◆ What you have to do:
Each line of the data below should be restated exactly, with images left out.

◆ Data under study:

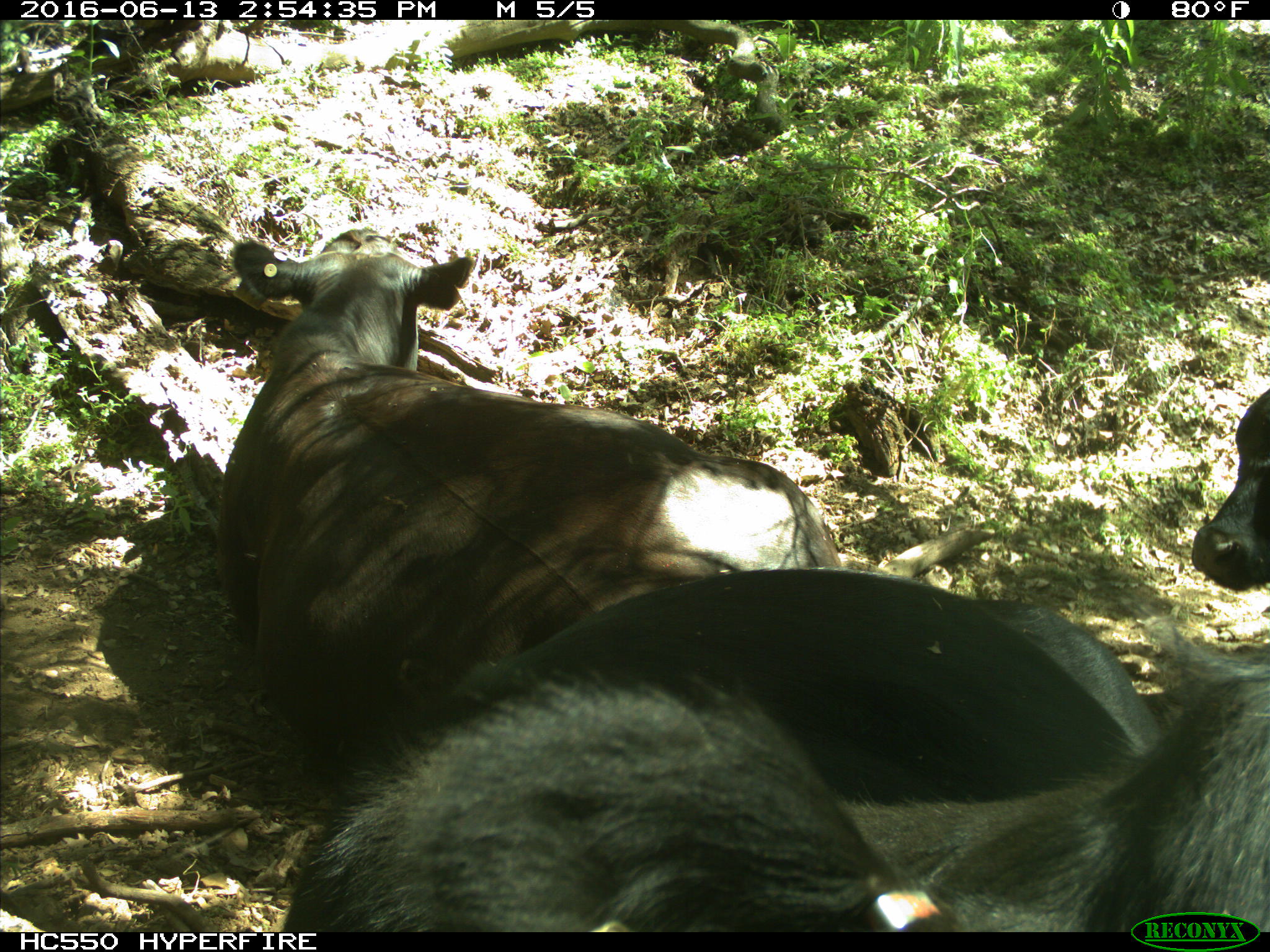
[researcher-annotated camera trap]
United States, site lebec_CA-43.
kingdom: Animalia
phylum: Chordata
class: Mammalia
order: Artiodactyla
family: Bovidae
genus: Bos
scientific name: Bos taurus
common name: domestic cow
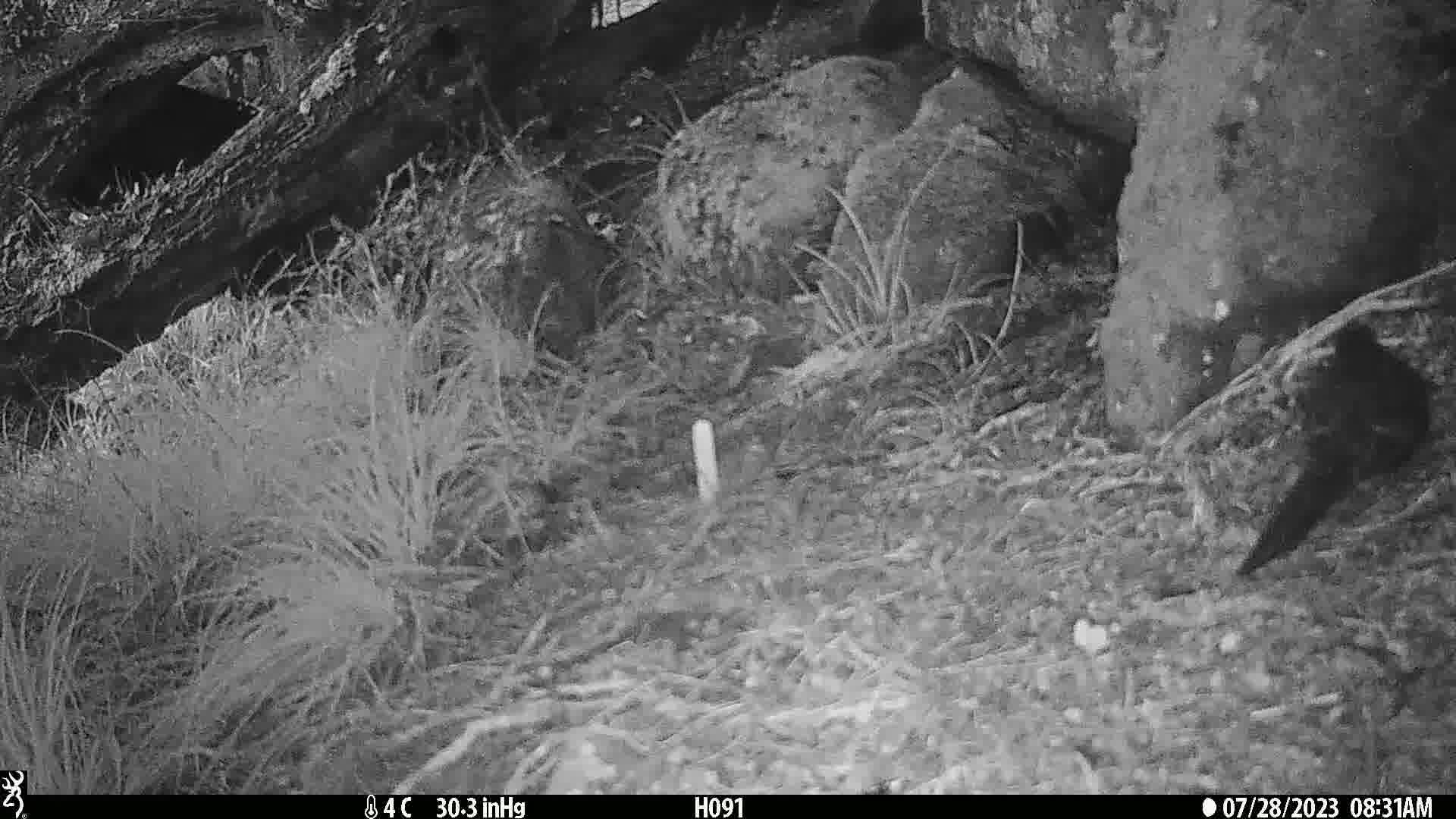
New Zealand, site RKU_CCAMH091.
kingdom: Animalia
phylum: Chordata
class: Aves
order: Passeriformes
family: Turdidae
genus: Turdus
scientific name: Turdus merula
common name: eurasian blackbird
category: blackbird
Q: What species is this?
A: Blackbird (eurasian blackbird) (Turdus merula).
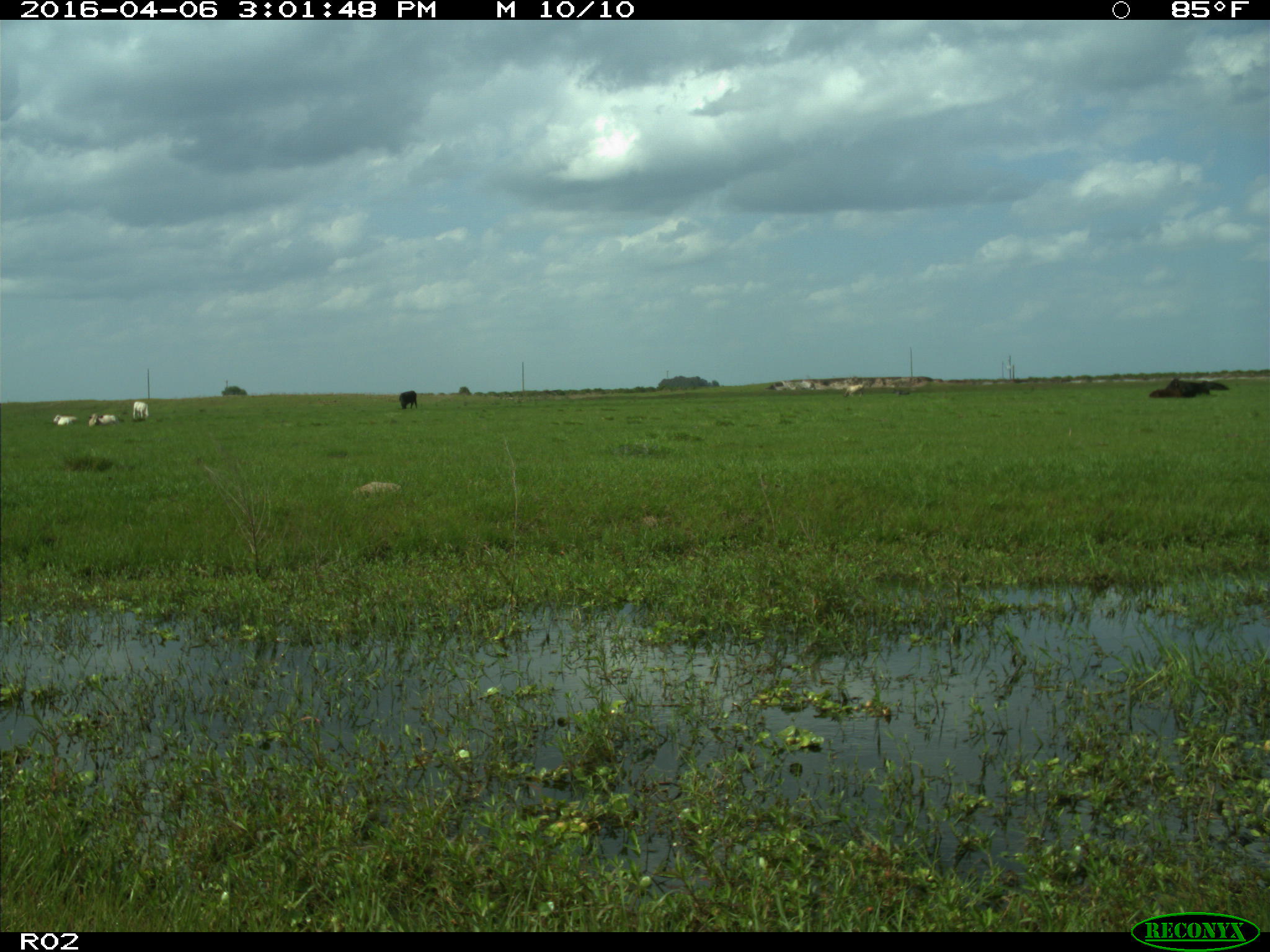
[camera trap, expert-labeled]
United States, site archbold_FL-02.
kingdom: Animalia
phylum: Chordata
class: Mammalia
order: Artiodactyla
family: Bovidae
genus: Bos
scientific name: Bos taurus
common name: domestic cow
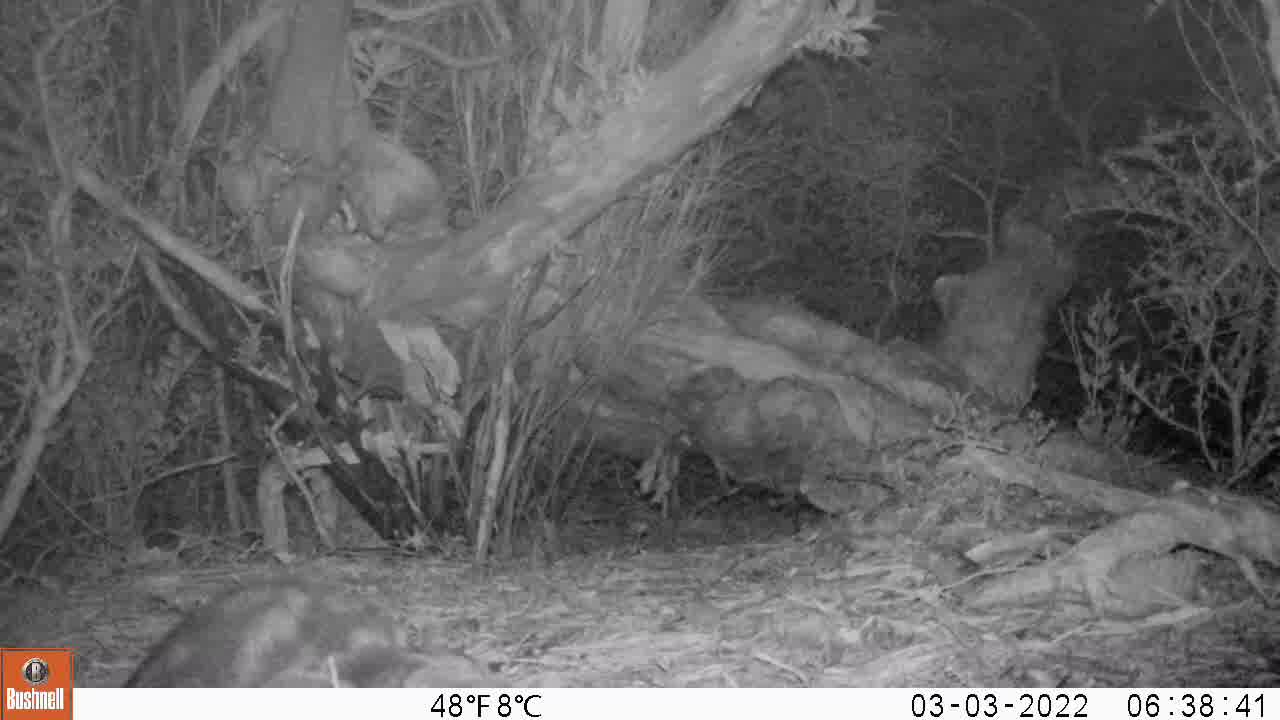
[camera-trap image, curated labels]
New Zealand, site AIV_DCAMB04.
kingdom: Animalia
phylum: Chordata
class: Mammalia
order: Carnivora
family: Felidae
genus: Felis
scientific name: Felis catus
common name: domestic cat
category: cat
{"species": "cat (domestic cat) (Felis catus)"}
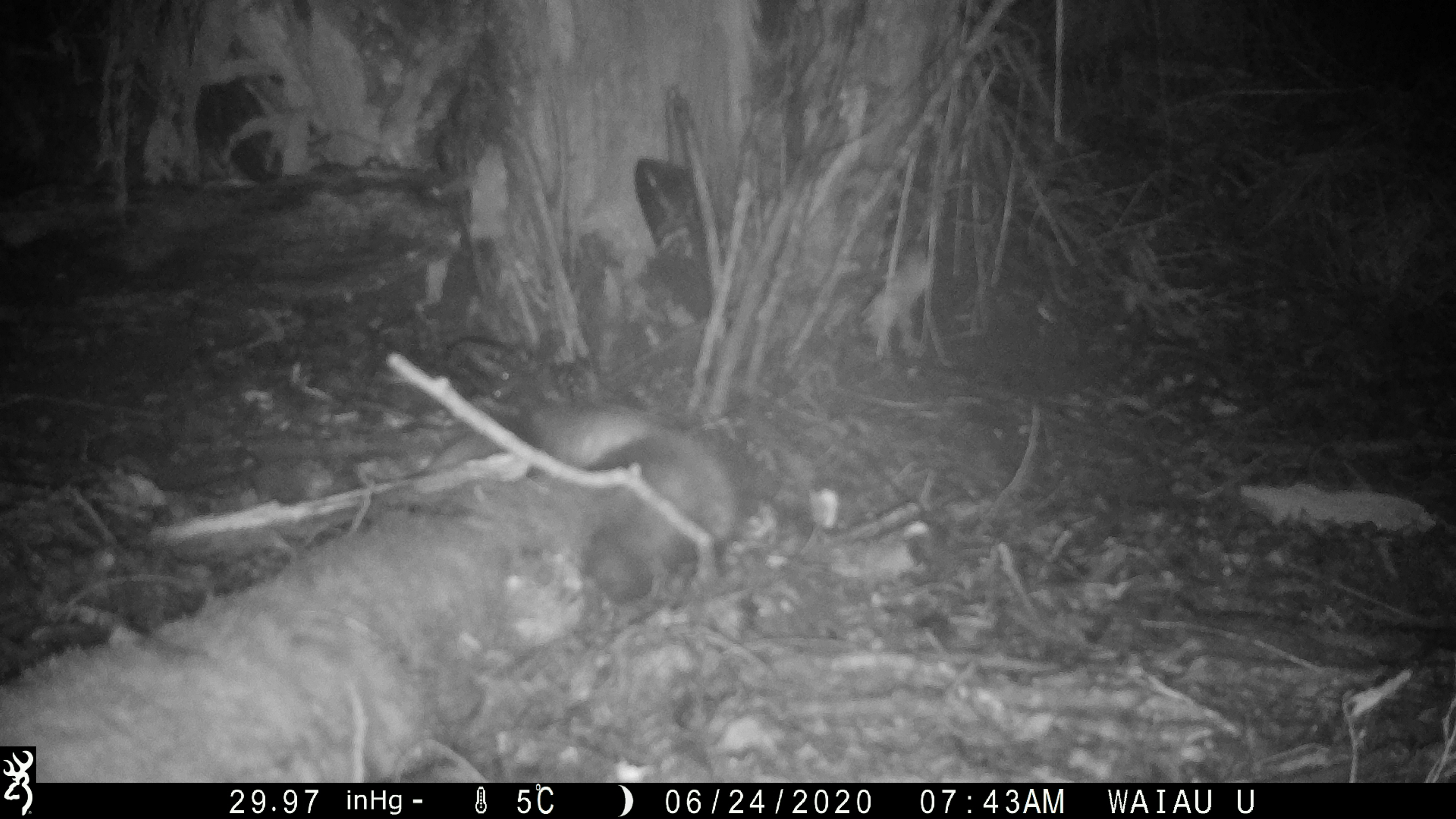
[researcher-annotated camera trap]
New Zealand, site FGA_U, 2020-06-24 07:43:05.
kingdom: Animalia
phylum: Chordata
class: Mammalia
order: Carnivora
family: Mustelidae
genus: Mustela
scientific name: Mustela furo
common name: ferret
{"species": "ferret (Mustela furo)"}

◆ Answer space:
[researcher-annotated camera trap]
United States, site lebec_CA-43.
kingdom: Animalia
phylum: Chordata
class: Mammalia
order: Artiodactyla
family: Bovidae
genus: Bos
scientific name: Bos taurus
common name: domestic cow
New Zealand, site RKU_CCAMH091.
kingdom: Animalia
phylum: Chordata
class: Aves
order: Passeriformes
family: Turdidae
genus: Turdus
scientific name: Turdus merula
common name: eurasian blackbird
category: blackbird
Q: What species is this?
A: Blackbird (eurasian blackbird) (Turdus merula).
[camera trap, expert-labeled]
United States, site archbold_FL-02.
kingdom: Animalia
phylum: Chordata
class: Mammalia
order: Artiodactyla
family: Bovidae
genus: Bos
scientific name: Bos taurus
common name: domestic cow
[camera-trap image, curated labels]
New Zealand, site AIV_DCAMB04.
kingdom: Animalia
phylum: Chordata
class: Mammalia
order: Carnivora
family: Felidae
genus: Felis
scientific name: Felis catus
common name: domestic cat
category: cat
{"species": "cat (domestic cat) (Felis catus)"}
[researcher-annotated camera trap]
New Zealand, site FGA_U, 2020-06-24 07:43:05.
kingdom: Animalia
phylum: Chordata
class: Mammalia
order: Carnivora
family: Mustelidae
genus: Mustela
scientific name: Mustela furo
common name: ferret
{"species": "ferret (Mustela furo)"}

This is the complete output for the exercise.